▸ **What is expected**: Print out each entry below exactly, please.

Saved data entries
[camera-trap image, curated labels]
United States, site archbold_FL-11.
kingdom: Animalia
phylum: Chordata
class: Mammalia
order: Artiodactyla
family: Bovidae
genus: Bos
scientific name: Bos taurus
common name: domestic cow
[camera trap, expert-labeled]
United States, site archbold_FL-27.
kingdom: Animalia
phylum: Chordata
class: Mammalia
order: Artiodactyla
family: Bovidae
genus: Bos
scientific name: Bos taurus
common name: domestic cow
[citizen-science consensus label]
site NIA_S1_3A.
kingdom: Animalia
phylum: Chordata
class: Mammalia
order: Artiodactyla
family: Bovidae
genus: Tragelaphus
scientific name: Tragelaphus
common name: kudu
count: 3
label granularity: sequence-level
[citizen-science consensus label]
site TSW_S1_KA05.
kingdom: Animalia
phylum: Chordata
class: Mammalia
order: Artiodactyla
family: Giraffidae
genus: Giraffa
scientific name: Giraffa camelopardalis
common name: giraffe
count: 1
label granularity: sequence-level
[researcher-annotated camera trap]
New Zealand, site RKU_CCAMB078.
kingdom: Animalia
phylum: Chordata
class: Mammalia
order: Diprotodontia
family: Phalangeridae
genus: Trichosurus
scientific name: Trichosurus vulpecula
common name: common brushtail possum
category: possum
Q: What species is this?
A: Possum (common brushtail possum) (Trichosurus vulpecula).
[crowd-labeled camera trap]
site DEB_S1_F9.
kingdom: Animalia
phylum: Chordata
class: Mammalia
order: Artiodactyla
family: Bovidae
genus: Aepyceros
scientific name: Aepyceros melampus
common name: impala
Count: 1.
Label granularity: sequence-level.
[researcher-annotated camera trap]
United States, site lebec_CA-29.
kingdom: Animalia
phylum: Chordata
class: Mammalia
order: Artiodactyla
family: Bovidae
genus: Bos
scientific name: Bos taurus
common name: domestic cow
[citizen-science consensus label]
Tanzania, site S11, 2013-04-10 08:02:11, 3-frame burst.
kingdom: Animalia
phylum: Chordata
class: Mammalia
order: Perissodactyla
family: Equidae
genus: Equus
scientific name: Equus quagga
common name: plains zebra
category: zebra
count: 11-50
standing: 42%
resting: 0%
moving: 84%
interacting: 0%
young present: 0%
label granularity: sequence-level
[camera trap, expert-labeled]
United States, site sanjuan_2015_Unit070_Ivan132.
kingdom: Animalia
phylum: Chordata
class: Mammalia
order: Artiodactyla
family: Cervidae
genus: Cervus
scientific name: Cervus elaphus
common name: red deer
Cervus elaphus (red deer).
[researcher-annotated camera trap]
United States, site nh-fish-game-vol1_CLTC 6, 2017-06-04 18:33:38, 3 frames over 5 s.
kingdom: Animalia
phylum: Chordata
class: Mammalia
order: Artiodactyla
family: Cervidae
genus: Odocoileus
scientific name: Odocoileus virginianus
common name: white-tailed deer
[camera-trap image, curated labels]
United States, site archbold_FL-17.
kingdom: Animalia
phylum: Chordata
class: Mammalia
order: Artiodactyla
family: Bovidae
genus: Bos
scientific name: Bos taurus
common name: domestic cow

▸ **Solution for this problem**:
[camera-trap image, curated labels]
United States, site archbold_FL-11.
kingdom: Animalia
phylum: Chordata
class: Mammalia
order: Artiodactyla
family: Bovidae
genus: Bos
scientific name: Bos taurus
common name: domestic cow
[camera trap, expert-labeled]
United States, site archbold_FL-27.
kingdom: Animalia
phylum: Chordata
class: Mammalia
order: Artiodactyla
family: Bovidae
genus: Bos
scientific name: Bos taurus
common name: domestic cow
[citizen-science consensus label]
site NIA_S1_3A.
kingdom: Animalia
phylum: Chordata
class: Mammalia
order: Artiodactyla
family: Bovidae
genus: Tragelaphus
scientific name: Tragelaphus
common name: kudu
count: 3
label granularity: sequence-level
[citizen-science consensus label]
site TSW_S1_KA05.
kingdom: Animalia
phylum: Chordata
class: Mammalia
order: Artiodactyla
family: Giraffidae
genus: Giraffa
scientific name: Giraffa camelopardalis
common name: giraffe
count: 1
label granularity: sequence-level
[researcher-annotated camera trap]
New Zealand, site RKU_CCAMB078.
kingdom: Animalia
phylum: Chordata
class: Mammalia
order: Diprotodontia
family: Phalangeridae
genus: Trichosurus
scientific name: Trichosurus vulpecula
common name: common brushtail possum
category: possum
Q: What species is this?
A: Possum (common brushtail possum) (Trichosurus vulpecula).
[crowd-labeled camera trap]
site DEB_S1_F9.
kingdom: Animalia
phylum: Chordata
class: Mammalia
order: Artiodactyla
family: Bovidae
genus: Aepyceros
scientific name: Aepyceros melampus
common name: impala
Count: 1.
Label granularity: sequence-level.
[researcher-annotated camera trap]
United States, site lebec_CA-29.
kingdom: Animalia
phylum: Chordata
class: Mammalia
order: Artiodactyla
family: Bovidae
genus: Bos
scientific name: Bos taurus
common name: domestic cow
[citizen-science consensus label]
Tanzania, site S11, 2013-04-10 08:02:11, 3-frame burst.
kingdom: Animalia
phylum: Chordata
class: Mammalia
order: Perissodactyla
family: Equidae
genus: Equus
scientific name: Equus quagga
common name: plains zebra
category: zebra
count: 11-50
standing: 42%
resting: 0%
moving: 84%
interacting: 0%
young present: 0%
label granularity: sequence-level
[camera trap, expert-labeled]
United States, site sanjuan_2015_Unit070_Ivan132.
kingdom: Animalia
phylum: Chordata
class: Mammalia
order: Artiodactyla
family: Cervidae
genus: Cervus
scientific name: Cervus elaphus
common name: red deer
Cervus elaphus (red deer).
[researcher-annotated camera trap]
United States, site nh-fish-game-vol1_CLTC 6, 2017-06-04 18:33:38, 3 frames over 5 s.
kingdom: Animalia
phylum: Chordata
class: Mammalia
order: Artiodactyla
family: Cervidae
genus: Odocoileus
scientific name: Odocoileus virginianus
common name: white-tailed deer
[camera-trap image, curated labels]
United States, site archbold_FL-17.
kingdom: Animalia
phylum: Chordata
class: Mammalia
order: Artiodactyla
family: Bovidae
genus: Bos
scientific name: Bos taurus
common name: domestic cow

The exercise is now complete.